=== BRIEF ===
Reproduce the mailing-list reply below on preserving TLB entries with PCID in full, keeping every line, header, and quoted line unchanged.

=== SUPPLIED PASSAGE ===
%%
All of lore.kernel.org
 help / color / mirror / Atom feed
From: Andy Lutomirski <luto@kernel.org>
To: Thomas Gleixner <tglx@linutronix.de>
Cc: Andy Lutomirski <luto@kernel.org>, X86 ML <x86@kernel.org>,
	"linux-kernel@vger.kernel.org" <linux-kernel@vger.kernel.org>,
	Borislav Petkov <bp@alien8.de>,
	Linus Torvalds <torvalds@linux-foundation.org>,
	Andrew Morton <akpm@linux-foundation.org>,
	Mel Gorman <mgorman@suse.de>,
	"linux-mm@kvack.org" <linux-mm@kvack.org>,
	Nadav Amit <nadav.amit@gmail.com>, Rik van Riel <riel@redhat.com>,
	Dave Hansen <dave.hansen@intel.com>,
	Arjan van de Ven <arjan@linux.intel.com>,
	Peter Zijlstra <peterz@infradead.org>
Subject: Re: [PATCH v3 11/11] x86/mm: Try to preserve old TLB entries using PCID
Date: Thu, 22 Jun 2017 11:12:45 -0700	[thread overview]
Message-ID: <CALCETrVm9oQCpovr0aZcDXoG-8hOoYPMDyhYZJPSBNFGemXQNg@mail.gmail.com> (raw)
In-Reply-To: <alpine.DEB.2.20.1706221037320.1885@nanos>

On Thu, Jun 22, 2017 at 5:21 AM, Thomas Gleixner <tglx@linutronix.de> wrote:
> On Wed, 21 Jun 2017, Andy Lutomirski wrote:
>> On Wed, Jun 21, 2017 at 6:38 AM, Thomas Gleixner <tglx@linutronix.de> wrote:
>> > That requires a conditional branch
>> >
>> >         if (asid >= NR_DYNAMIC_ASIDS) {
>> >                 asid = 0;
>> >                 ....
>> >         }
>> >
>> > The question is whether 4 IDs would be sufficient which trades the branch
>> > for a mask operation. Or you go for 8 and spend another cache line.
>>
>> Interesting.  I'm inclined to either leave it at 6 or reduce it to 4
>> for now and to optimize later.
%%
=== THE DATA ===
%%
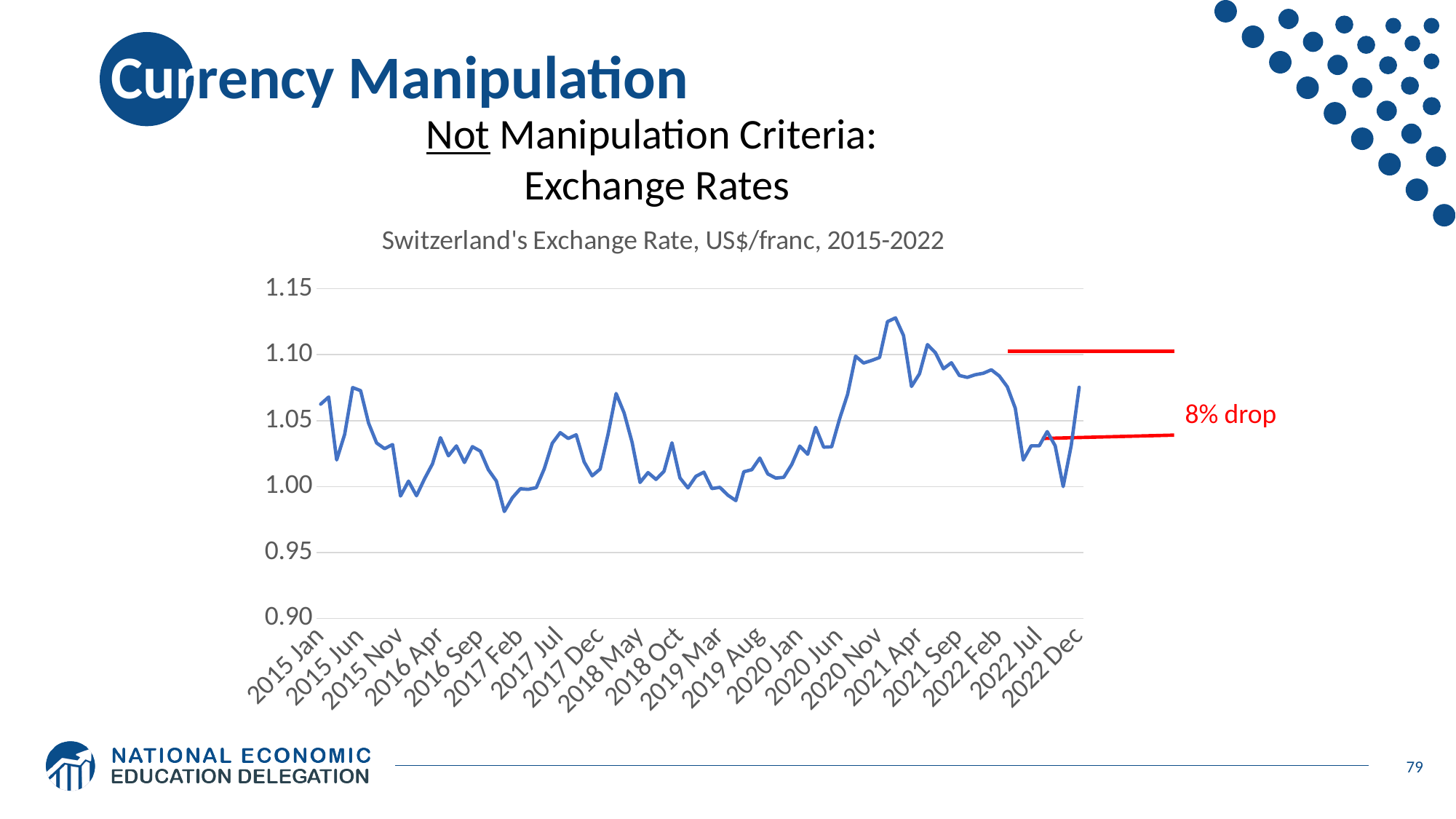
Does the exchange rate rise or fall between 2019 Aug and 2020 Nov? rise Is the highest point on the line greater or less than 1.10? greater Is the value for 2020 Nov greater or less than 1.05? greater What kind of chart is shown on the slide? Line chart Does the exchange rate rise or fall between 2022 Feb and 2022 Jul? fall Is the value for 2015 Jan greater or less than 1.05? greater Which is larger, the value for 2015 Jan or the value for 2017 Feb? 2015 Jan What does the red annotation on the chart say? 8% drop What is the title of the chart? Switzerland's Exchange Rate, US$/franc, 2015-2022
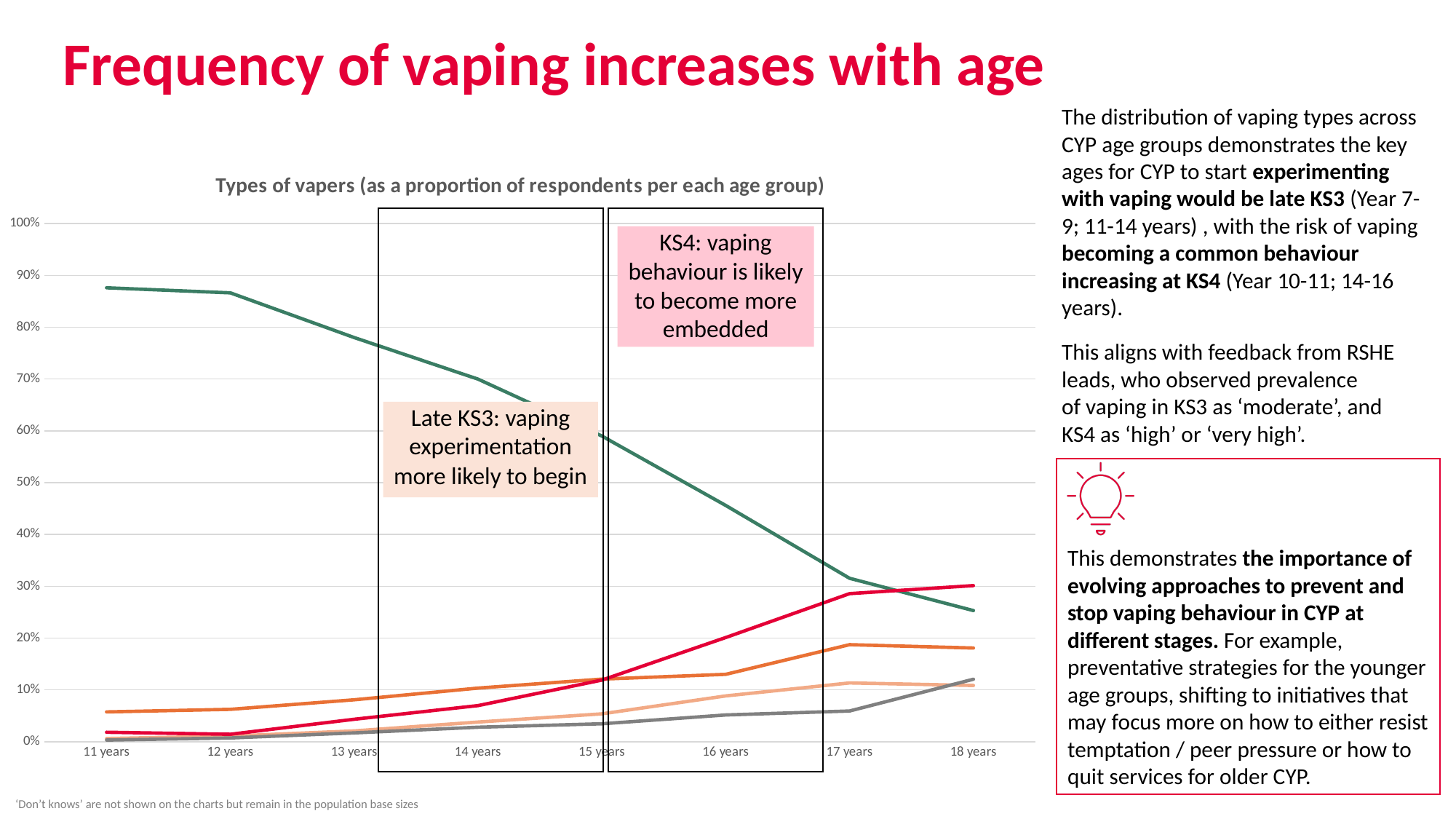
What is the title of the chart? Types of vapers (as a proportion of respondents per each age group) At 18 years, which line is higher: the red line or the green line? the red line What does the pink annotation box on the chart say about KS4? KS4: vaping behaviour is likely to become more embedded How many age groups are shown on the x axis of the chart? 8 Is the value of the orange line at 18 years greater or less than 20%? less Does the green line rise or fall as age increases from 11 years to 18 years? fall At which age group is the green line at its lowest? 18 years What kind of chart is shown on the slide? line chart Is the value of the green line at 11 years greater or less than 80%? greater Is the value of the green line at 16 years greater or less than 50%? less At which age group is the green line at its highest? 11 years Does the red line rise or fall as age increases from 11 years to 18 years? rise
%%
=== WRITTEN ANSWER ===
All of lore.kernel.org
 help / color / mirror / Atom feed
From: Andy Lutomirski <luto@kernel.org>
To: Thomas Gleixner <tglx@linutronix.de>
Cc: Andy Lutomirski <luto@kernel.org>, X86 ML <x86@kernel.org>,
	"linux-kernel@vger.kernel.org" <linux-kernel@vger.kernel.org>,
	Borislav Petkov <bp@alien8.de>,
	Linus Torvalds <torvalds@linux-foundation.org>,
	Andrew Morton <akpm@linux-foundation.org>,
	Mel Gorman <mgorman@suse.de>,
	"linux-mm@kvack.org" <linux-mm@kvack.org>,
	Nadav Amit <nadav.amit@gmail.com>, Rik van Riel <riel@redhat.com>,
	Dave Hansen <dave.hansen@intel.com>,
	Arjan van de Ven <arjan@linux.intel.com>,
	Peter Zijlstra <peterz@infradead.org>
Subject: Re: [PATCH v3 11/11] x86/mm: Try to preserve old TLB entries using PCID
Date: Thu, 22 Jun 2017 11:12:45 -0700	[thread overview]
Message-ID: <CALCETrVm9oQCpovr0aZcDXoG-8hOoYPMDyhYZJPSBNFGemXQNg@mail.gmail.com> (raw)
In-Reply-To: <alpine.DEB.2.20.1706221037320.1885@nanos>

On Thu, Jun 22, 2017 at 5:21 AM, Thomas Gleixner <tglx@linutronix.de> wrote:
> On Wed, 21 Jun 2017, Andy Lutomirski wrote:
>> On Wed, Jun 21, 2017 at 6:38 AM, Thomas Gleixner <tglx@linutronix.de> wrote:
>> > That requires a conditional branch
>> >
>> >         if (asid >= NR_DYNAMIC_ASIDS) {
>> >                 asid = 0;
>> >                 ....
>> >         }
>> >
>> > The question is whether 4 IDs would be sufficient which trades the branch
>> > for a mask operation. Or you go for 8 and spend another cache line.
>>
>> Interesting.  I'm inclined to either leave it at 6 or reduce it to 4
>> for now and to optimize later.